Write out the lines of the listing between the line containing "Is arched bridge" and the line containing "point 600,149 → point 315,304 → point 348,235", inclusive, with no change to their wording. Leave the pictures out of your copy.
** start GIVEN DATA **
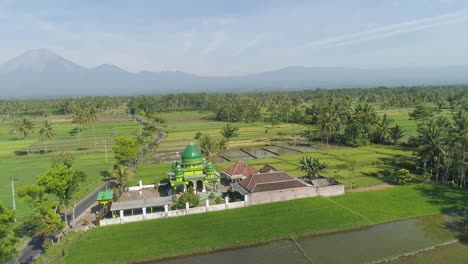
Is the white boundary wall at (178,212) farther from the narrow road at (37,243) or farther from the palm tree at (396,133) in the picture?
the palm tree at (396,133)

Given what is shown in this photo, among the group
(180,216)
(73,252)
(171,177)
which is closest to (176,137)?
(171,177)

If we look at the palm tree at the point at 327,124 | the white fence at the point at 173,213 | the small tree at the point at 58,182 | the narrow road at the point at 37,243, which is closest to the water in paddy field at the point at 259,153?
the palm tree at the point at 327,124

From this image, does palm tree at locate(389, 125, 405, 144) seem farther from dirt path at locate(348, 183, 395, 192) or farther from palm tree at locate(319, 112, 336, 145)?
dirt path at locate(348, 183, 395, 192)

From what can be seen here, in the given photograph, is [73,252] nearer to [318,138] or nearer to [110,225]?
[110,225]

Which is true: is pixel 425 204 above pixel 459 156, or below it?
below

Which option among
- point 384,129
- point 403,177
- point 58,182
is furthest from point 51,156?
point 384,129

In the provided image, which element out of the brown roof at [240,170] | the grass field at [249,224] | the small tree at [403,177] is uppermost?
the brown roof at [240,170]

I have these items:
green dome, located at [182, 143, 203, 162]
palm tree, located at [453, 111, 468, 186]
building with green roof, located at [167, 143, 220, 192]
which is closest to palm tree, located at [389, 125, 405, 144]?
palm tree, located at [453, 111, 468, 186]
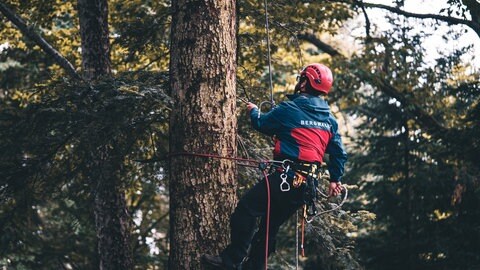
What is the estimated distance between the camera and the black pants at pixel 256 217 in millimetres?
5316

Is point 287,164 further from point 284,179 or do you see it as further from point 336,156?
point 336,156

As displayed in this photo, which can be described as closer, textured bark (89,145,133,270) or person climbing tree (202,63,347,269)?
person climbing tree (202,63,347,269)

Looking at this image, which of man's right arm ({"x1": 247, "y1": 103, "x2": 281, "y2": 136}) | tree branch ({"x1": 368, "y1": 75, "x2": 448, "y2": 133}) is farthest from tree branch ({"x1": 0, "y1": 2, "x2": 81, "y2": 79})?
tree branch ({"x1": 368, "y1": 75, "x2": 448, "y2": 133})

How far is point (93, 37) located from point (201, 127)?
470 centimetres

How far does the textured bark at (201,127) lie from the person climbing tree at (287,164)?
0.56 ft

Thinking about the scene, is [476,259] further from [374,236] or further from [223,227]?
[223,227]

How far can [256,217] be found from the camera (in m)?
5.48

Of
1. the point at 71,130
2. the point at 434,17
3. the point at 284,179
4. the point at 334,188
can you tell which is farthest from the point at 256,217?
the point at 434,17

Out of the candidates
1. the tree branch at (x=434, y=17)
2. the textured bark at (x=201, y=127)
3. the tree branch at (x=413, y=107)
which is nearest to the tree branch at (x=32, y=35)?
the textured bark at (x=201, y=127)

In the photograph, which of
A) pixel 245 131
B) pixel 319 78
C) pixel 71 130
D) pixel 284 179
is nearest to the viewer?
pixel 284 179

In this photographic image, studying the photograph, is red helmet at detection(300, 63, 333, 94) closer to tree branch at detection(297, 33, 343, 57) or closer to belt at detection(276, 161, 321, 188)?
belt at detection(276, 161, 321, 188)

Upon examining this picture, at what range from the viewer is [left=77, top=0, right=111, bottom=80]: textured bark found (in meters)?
9.52

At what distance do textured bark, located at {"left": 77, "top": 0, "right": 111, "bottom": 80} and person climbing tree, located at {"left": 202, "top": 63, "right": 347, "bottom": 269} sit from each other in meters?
4.39

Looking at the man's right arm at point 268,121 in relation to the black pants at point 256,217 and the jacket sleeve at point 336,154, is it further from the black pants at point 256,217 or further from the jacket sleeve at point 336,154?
the jacket sleeve at point 336,154
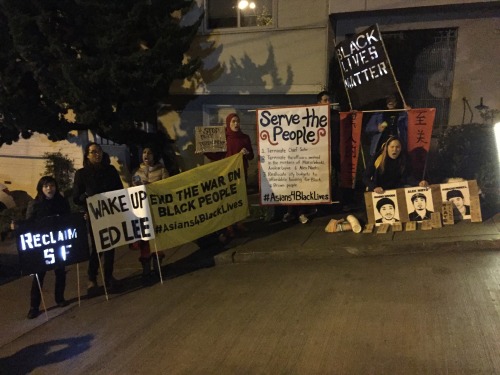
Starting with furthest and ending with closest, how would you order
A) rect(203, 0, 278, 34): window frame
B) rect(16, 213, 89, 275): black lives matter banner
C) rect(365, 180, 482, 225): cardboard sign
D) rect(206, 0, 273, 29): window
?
1. rect(206, 0, 273, 29): window
2. rect(203, 0, 278, 34): window frame
3. rect(365, 180, 482, 225): cardboard sign
4. rect(16, 213, 89, 275): black lives matter banner

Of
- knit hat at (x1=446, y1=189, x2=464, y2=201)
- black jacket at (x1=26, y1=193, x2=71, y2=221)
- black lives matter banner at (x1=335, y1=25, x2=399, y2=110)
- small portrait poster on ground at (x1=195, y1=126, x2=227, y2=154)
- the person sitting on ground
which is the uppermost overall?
black lives matter banner at (x1=335, y1=25, x2=399, y2=110)

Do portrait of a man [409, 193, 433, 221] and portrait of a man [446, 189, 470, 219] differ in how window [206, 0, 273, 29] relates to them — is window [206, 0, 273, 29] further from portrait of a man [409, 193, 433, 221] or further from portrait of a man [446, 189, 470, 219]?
portrait of a man [446, 189, 470, 219]

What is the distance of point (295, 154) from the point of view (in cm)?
→ 764

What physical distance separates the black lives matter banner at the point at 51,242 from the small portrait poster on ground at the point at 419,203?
170 inches

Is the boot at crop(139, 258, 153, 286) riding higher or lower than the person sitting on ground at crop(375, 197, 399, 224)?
lower

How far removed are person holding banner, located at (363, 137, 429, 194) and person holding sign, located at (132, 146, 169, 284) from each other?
2.98m

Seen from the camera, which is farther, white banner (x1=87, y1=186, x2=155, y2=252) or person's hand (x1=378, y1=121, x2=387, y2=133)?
person's hand (x1=378, y1=121, x2=387, y2=133)

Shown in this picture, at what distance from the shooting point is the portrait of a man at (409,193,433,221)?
6828 mm

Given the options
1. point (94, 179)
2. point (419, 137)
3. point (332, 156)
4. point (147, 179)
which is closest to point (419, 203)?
point (419, 137)

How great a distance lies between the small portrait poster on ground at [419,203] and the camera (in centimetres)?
681

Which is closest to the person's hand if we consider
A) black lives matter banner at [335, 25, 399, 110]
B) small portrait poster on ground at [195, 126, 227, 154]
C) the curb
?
black lives matter banner at [335, 25, 399, 110]

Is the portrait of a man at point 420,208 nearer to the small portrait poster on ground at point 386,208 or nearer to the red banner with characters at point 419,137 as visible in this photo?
the small portrait poster on ground at point 386,208

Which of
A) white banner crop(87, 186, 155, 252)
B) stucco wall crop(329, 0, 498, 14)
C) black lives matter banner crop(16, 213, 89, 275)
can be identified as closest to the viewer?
black lives matter banner crop(16, 213, 89, 275)

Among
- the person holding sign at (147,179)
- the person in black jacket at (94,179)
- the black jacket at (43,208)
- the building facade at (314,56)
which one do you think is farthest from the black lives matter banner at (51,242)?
the building facade at (314,56)
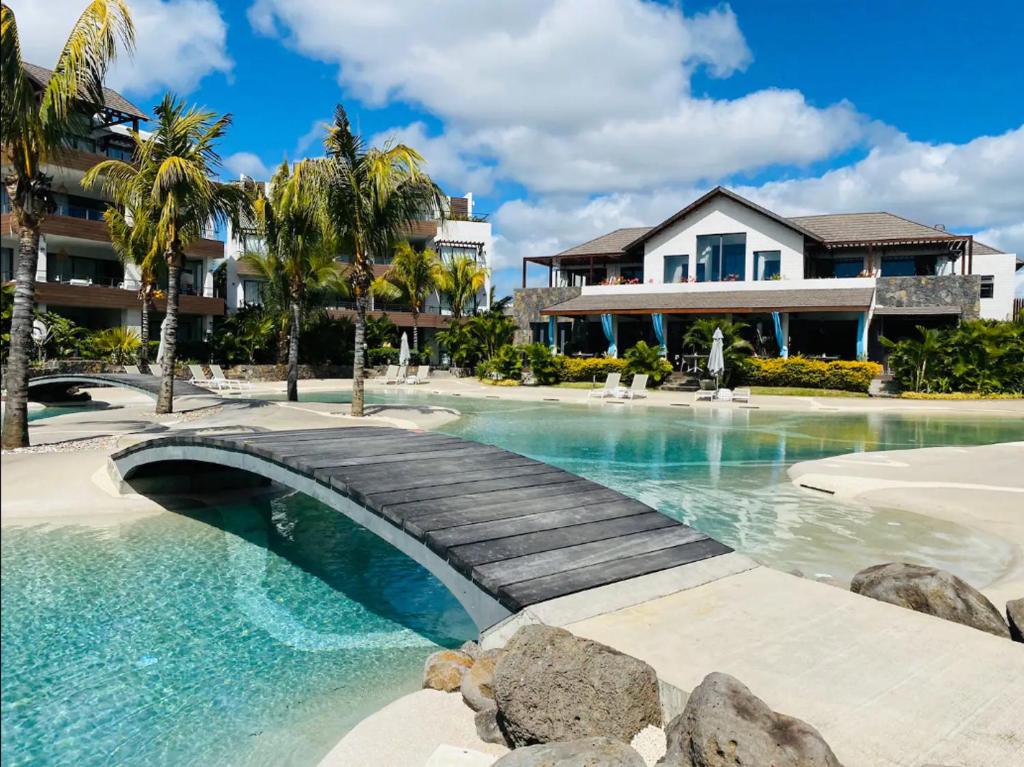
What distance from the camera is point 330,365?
39.6m

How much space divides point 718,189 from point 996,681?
117 ft

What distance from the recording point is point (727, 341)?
102ft

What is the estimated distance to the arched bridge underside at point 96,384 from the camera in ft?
61.7

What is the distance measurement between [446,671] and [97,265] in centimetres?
3818

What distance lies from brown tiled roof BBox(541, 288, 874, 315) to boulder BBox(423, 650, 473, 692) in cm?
2964

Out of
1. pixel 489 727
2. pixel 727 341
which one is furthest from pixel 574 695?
pixel 727 341

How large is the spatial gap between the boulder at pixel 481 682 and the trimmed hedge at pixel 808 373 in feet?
94.7

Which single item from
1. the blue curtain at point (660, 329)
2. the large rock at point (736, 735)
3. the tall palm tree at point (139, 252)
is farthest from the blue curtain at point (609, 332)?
the large rock at point (736, 735)

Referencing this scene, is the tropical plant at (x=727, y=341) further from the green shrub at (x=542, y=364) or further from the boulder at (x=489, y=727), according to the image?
the boulder at (x=489, y=727)

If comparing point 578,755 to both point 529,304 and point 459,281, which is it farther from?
point 459,281

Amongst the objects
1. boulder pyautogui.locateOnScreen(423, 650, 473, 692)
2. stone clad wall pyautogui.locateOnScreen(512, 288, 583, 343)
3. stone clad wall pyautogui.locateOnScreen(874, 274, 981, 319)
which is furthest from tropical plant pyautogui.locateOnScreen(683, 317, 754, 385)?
boulder pyautogui.locateOnScreen(423, 650, 473, 692)

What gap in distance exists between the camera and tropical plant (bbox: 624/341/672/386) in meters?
32.8

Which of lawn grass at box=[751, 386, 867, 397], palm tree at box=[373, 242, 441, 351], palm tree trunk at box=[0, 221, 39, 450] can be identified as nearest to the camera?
palm tree trunk at box=[0, 221, 39, 450]

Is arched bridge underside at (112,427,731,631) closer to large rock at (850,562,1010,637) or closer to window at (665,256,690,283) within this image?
large rock at (850,562,1010,637)
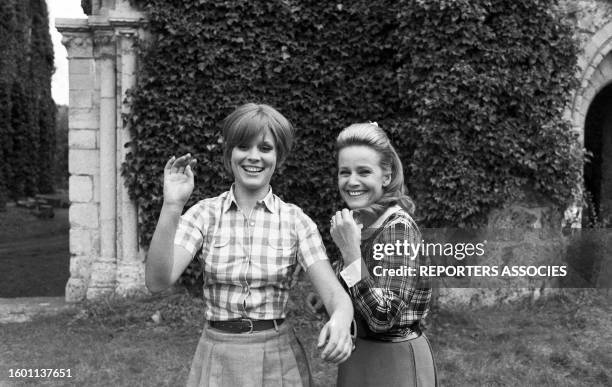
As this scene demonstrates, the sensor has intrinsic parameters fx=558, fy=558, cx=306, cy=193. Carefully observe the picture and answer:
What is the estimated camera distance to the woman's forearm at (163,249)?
5.32 feet

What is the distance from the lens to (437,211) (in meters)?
5.51

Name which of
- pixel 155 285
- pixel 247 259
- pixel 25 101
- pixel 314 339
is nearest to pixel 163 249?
pixel 155 285

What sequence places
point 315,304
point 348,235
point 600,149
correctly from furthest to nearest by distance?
point 600,149 → point 315,304 → point 348,235

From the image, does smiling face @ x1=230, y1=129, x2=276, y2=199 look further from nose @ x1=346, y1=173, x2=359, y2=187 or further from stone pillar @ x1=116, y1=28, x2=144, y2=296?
stone pillar @ x1=116, y1=28, x2=144, y2=296

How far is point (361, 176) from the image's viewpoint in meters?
1.99

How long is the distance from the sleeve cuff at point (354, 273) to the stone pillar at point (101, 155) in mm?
4576

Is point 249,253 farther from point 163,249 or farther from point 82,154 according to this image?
point 82,154

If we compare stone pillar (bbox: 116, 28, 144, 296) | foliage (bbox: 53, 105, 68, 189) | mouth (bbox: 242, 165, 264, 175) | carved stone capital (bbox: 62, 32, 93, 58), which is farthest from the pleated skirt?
foliage (bbox: 53, 105, 68, 189)

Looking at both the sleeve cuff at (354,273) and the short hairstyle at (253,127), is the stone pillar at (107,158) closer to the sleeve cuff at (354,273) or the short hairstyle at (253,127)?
the short hairstyle at (253,127)

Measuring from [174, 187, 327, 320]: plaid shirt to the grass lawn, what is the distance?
7.86 ft

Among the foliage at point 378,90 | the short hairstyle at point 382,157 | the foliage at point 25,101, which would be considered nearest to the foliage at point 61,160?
the foliage at point 25,101

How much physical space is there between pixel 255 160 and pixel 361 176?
0.41 metres

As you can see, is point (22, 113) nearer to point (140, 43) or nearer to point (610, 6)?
point (140, 43)

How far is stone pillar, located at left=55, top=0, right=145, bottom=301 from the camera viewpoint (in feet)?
19.4
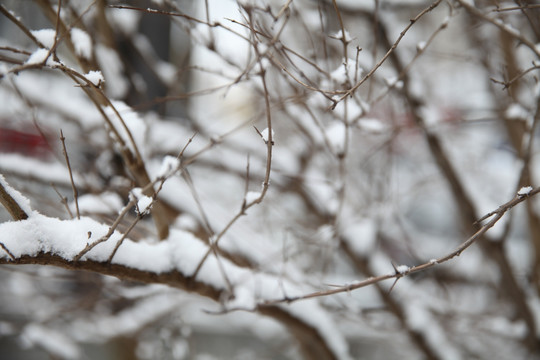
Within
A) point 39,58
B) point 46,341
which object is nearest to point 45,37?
point 39,58

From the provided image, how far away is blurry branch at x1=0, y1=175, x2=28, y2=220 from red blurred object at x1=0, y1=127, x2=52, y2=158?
2.35 metres

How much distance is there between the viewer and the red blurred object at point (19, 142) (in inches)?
128

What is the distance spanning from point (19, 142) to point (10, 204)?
2.69 m

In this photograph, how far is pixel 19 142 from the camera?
3.39 metres

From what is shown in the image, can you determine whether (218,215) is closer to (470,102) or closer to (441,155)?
(441,155)

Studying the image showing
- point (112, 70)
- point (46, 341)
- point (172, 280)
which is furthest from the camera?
point (46, 341)

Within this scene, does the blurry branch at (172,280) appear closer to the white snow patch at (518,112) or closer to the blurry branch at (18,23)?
the blurry branch at (18,23)

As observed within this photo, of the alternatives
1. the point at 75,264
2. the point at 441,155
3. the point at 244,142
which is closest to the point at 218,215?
the point at 244,142

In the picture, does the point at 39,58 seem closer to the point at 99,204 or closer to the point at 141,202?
the point at 141,202

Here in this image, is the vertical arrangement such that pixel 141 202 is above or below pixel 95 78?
below

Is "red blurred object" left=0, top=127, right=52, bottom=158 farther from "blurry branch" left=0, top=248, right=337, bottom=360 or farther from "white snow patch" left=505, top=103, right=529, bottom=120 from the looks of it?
"white snow patch" left=505, top=103, right=529, bottom=120

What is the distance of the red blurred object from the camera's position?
10.7 feet

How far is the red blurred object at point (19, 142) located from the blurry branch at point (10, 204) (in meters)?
2.35

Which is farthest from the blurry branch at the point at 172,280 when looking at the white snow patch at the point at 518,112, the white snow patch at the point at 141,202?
the white snow patch at the point at 518,112
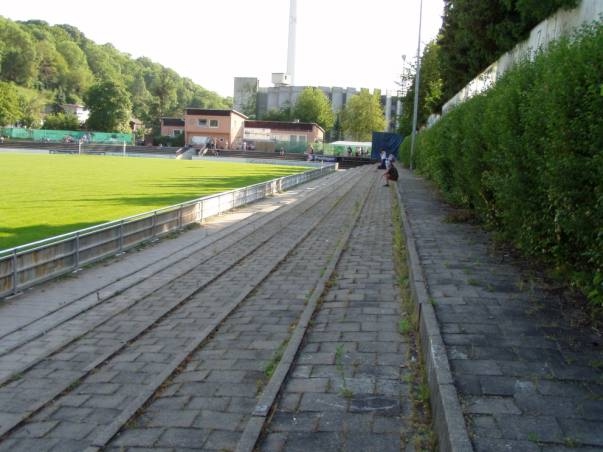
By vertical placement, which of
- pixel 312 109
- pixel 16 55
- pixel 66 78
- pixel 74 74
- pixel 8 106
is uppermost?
pixel 16 55

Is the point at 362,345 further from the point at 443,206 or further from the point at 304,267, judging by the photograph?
the point at 443,206

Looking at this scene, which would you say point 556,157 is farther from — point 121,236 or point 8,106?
point 8,106

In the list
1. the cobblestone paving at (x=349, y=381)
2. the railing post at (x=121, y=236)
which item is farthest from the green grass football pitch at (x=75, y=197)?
the cobblestone paving at (x=349, y=381)

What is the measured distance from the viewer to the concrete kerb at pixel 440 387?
3534 millimetres

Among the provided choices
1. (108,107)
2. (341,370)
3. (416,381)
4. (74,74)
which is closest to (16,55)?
(74,74)

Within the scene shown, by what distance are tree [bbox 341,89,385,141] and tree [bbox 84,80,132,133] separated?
120ft

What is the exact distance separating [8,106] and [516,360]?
315ft

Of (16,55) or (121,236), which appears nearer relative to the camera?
(121,236)

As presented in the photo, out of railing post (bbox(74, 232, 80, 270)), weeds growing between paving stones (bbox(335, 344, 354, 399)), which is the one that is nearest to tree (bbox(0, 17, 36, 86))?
railing post (bbox(74, 232, 80, 270))

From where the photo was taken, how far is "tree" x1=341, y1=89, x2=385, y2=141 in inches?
3922

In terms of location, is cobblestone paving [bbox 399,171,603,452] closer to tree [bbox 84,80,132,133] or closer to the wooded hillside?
the wooded hillside

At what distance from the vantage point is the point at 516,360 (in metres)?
4.87

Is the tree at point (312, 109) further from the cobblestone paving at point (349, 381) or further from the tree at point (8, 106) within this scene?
the cobblestone paving at point (349, 381)

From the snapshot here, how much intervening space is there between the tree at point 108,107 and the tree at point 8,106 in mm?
11079
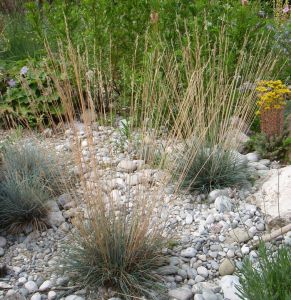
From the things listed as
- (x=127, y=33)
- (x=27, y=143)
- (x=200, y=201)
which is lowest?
** end GIVEN DATA **
**RESPONSE TO THE EXERCISE:**
Is arched bridge underside at (112,427,731,631) closer to large rock at (850,562,1010,637) or closer to window at (665,256,690,283) within this image?
large rock at (850,562,1010,637)
As this scene demonstrates, the sensor has intrinsic parameters fx=558, fy=558, cx=306, cy=193. Carefully observe the picture and answer:
What is the estimated camera distance to the woman's forearm at (163,249)?
5.32 feet

What is the distance from the lens to (437,211) (in meters)?
5.51

Name which of
- pixel 155 285
- pixel 247 259
- pixel 25 101
- pixel 314 339
is nearest to pixel 163 249?
pixel 155 285

What sequence places
point 315,304
point 348,235
point 600,149
correctly from furthest to nearest by distance?
point 600,149 → point 315,304 → point 348,235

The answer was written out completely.